* ЗАДАНИЕ 1: Перепишите дословно фрагмент статьи о надежде на будущее России, приведенной ниже: начните со слов «После убийства и похорон» и остановитесь после слов «что страна обречена.».

* ТЕКСТ ДОКУМЕНТА:
+ + + + +

Перейти к материалам
истории

Мир не знает, как противостоять злу После убийства Навального не всем удается сохранить веру в «Прекрасную Россию будущего». Шура Буртин рассказывает, почему ему кажется, что ее не будет

Источник: Meduza

После убийства и похорон Навального многие чувствуют полное бессилие. К сожалению, даже слова самого Навального о том, что сдаваться нельзя, помогают далеко не всем. «Медуза» публикует текст журналиста Шуры Буртина, который считает, что надежда на будущее — «это сейчас вещь вредная». Эта точка зрения кажется редакции важной. К тому же Буртин, несмотря ни на что, пытается сформулировать, что могут в этих условиях делать те, кто считают, что страна обречена.

Только после этого убийства стало понятно, насколько мы неосознанно все-таки жили надеждой на «нормальное» будущее. Очень хотелось думать, что происходящее — какая-то временная ошибка. Несмотря на голос разума, в нас жил туманный образ этого предпочитаемого будущего — и определял наше поведение. Навальный поставил на этот образ свою жизнь, и тем как будто делал его реальным. А Путин нам по-простому объяснил, что этого будущего нет. 

И мне кажется важным не впадать обратно в иллюзию. Это зло на самом деле страшнее, чем мы способны переварить. Оттого что мы принесем цветы, выложим фотографию с Юлией Навальной, это будущее не появится, мы просто себя успокоим.

+ + + + +

* МАТЕРИАЛЫ ЗАДАНИЯ:
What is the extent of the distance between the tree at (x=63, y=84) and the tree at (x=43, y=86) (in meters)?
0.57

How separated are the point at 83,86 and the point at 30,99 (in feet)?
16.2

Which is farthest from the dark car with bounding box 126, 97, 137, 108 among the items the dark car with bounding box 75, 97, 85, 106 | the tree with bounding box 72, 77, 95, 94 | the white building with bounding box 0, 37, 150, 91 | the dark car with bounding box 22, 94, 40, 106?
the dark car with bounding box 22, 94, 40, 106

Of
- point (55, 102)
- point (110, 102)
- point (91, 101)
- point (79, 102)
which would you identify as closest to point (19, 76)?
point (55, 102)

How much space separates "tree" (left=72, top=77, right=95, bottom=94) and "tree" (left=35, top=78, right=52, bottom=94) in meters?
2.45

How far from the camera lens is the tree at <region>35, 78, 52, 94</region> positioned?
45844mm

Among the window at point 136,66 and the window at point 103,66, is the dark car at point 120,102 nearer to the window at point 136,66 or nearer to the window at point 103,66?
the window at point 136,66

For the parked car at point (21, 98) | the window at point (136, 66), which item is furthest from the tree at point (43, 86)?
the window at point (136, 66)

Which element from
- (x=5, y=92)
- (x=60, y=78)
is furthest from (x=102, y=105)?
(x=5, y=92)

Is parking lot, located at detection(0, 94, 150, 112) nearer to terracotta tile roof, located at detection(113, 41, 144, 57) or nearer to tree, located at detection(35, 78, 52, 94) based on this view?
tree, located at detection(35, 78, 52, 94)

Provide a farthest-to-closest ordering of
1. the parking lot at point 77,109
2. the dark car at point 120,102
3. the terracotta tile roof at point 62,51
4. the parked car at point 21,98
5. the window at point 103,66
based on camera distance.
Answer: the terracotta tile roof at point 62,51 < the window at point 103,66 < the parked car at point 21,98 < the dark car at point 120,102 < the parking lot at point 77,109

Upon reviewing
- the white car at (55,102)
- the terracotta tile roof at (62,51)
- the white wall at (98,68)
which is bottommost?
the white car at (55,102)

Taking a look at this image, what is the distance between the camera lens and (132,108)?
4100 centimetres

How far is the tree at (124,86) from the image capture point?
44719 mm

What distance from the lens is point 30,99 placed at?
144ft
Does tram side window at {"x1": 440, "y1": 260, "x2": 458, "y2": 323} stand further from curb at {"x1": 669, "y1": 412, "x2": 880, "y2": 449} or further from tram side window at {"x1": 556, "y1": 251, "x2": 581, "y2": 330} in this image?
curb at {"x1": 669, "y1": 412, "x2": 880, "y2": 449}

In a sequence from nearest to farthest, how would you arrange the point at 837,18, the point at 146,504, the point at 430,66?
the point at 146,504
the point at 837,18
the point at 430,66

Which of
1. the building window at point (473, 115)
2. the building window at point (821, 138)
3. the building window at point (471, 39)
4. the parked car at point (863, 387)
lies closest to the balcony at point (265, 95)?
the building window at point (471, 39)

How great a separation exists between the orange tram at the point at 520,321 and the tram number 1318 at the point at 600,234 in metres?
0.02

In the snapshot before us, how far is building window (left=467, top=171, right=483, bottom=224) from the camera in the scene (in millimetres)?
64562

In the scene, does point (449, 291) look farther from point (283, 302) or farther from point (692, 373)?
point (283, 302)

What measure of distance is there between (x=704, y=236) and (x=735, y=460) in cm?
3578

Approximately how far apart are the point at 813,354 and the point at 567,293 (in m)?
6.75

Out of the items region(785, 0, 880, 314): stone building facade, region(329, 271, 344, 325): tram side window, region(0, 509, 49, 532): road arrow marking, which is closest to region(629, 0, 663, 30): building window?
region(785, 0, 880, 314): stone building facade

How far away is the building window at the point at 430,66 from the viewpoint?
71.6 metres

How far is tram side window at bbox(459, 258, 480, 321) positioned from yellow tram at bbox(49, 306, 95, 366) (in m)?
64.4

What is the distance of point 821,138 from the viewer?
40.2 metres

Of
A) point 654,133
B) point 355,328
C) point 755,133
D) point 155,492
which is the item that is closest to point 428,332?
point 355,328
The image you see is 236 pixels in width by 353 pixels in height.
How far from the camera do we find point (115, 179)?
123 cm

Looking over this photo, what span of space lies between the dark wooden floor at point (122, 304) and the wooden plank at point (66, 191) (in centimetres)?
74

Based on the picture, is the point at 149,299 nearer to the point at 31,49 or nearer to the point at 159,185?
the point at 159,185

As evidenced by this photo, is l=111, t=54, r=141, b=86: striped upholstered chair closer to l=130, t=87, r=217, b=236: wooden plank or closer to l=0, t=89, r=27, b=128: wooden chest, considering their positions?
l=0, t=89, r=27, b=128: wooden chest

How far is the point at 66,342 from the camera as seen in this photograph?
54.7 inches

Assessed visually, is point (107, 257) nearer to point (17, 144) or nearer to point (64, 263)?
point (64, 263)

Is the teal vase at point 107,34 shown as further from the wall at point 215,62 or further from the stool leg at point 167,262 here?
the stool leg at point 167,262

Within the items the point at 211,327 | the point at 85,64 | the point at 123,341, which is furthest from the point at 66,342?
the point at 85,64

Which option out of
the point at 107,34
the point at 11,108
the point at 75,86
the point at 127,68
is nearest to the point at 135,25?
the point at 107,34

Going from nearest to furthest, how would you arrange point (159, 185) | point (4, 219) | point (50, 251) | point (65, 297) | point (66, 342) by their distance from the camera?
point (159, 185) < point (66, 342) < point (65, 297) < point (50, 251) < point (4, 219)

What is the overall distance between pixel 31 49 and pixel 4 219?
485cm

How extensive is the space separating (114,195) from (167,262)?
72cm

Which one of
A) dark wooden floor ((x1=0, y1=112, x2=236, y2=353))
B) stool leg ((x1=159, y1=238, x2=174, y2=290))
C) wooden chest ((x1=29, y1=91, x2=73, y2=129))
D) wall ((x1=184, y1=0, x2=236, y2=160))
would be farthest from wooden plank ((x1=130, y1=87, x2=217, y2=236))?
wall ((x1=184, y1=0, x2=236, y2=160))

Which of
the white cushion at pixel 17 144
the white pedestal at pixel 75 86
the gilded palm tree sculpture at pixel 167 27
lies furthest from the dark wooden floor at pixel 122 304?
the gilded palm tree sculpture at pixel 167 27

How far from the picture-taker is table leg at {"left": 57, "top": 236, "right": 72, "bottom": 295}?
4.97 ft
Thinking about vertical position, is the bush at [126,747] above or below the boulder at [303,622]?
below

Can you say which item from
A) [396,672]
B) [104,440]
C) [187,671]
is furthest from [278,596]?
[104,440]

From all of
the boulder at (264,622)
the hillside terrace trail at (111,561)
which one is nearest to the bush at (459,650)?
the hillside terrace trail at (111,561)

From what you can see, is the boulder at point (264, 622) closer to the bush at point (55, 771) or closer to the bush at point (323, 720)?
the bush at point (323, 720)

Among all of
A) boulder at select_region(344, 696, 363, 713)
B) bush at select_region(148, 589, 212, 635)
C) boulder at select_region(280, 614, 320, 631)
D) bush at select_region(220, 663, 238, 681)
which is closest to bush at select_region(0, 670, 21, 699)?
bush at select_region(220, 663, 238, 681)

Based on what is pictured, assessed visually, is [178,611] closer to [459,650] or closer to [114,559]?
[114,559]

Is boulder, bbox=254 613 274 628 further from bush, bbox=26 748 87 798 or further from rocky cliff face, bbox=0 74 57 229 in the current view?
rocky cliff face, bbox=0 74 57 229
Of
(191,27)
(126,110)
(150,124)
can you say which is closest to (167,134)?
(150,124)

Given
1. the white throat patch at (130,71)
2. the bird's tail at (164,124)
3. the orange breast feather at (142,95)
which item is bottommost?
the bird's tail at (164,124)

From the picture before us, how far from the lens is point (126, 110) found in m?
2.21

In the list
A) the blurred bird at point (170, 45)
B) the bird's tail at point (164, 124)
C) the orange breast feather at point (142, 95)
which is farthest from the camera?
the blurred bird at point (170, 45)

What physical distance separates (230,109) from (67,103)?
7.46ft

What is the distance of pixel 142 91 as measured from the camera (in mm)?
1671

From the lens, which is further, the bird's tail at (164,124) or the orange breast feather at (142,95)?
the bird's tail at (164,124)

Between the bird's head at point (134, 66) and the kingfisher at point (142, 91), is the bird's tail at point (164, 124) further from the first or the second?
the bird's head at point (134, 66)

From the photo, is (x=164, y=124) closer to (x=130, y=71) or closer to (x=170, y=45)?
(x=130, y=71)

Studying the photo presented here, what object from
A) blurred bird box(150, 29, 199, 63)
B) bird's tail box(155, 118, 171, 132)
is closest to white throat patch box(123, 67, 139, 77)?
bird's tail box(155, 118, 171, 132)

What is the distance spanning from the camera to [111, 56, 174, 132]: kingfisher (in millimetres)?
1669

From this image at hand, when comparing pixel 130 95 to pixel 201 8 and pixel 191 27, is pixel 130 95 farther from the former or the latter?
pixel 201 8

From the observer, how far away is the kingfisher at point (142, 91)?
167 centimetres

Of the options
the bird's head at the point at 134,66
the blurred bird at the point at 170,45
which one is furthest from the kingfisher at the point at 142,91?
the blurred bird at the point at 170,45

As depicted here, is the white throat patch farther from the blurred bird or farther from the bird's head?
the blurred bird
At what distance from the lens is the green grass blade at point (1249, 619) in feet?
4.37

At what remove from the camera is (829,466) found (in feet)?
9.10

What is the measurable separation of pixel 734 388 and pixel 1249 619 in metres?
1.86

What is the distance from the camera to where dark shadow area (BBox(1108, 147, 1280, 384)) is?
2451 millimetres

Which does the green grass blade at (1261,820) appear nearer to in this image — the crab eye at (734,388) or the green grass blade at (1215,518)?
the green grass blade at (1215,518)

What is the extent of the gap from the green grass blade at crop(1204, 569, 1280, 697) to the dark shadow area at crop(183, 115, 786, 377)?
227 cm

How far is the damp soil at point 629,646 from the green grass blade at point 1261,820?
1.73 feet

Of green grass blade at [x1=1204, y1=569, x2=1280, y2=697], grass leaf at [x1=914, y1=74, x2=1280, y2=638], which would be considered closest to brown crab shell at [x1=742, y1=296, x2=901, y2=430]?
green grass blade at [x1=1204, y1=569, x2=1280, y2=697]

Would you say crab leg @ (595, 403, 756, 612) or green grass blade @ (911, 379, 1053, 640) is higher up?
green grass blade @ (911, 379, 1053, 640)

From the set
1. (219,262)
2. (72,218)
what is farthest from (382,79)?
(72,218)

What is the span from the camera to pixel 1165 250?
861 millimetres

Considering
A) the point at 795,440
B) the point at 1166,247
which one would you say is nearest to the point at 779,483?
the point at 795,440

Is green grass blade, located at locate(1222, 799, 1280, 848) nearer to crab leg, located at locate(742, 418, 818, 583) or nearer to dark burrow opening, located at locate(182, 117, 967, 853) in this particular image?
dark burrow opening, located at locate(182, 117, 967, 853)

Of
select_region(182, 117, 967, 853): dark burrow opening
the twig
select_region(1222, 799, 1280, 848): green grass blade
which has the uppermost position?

+ + + + +

* ЗАДАНИЕ 2: Выпишите из приведенного выше перечня все строки, в которых встречается слово «rocky». Регистр букв учитывается.

* ПРАВИЛЬНЫЙ ОТВЕТ 1:
После убийства и похорон Навального многие чувствуют полное бессилие. К сожалению, даже слова самого Навального о том, что сдаваться нельзя, помогают далеко не всем. «Медуза» публикует текст журналиста Шуры Буртина, который считает, что надежда на будущее — «это сейчас вещь вредная». Эта точка зрения кажется редакции важной. К тому же Буртин, несмотря ни на что, пытается сформулировать, что могут в этих условиях делать те, кто считают, что страна обречена.

* ПРАВИЛЬНЫЙ ОТВЕТ 2:
Is boulder, bbox=254 613 274 628 further from bush, bbox=26 748 87 798 or further from rocky cliff face, bbox=0 74 57 229 in the current view?
rocky cliff face, bbox=0 74 57 229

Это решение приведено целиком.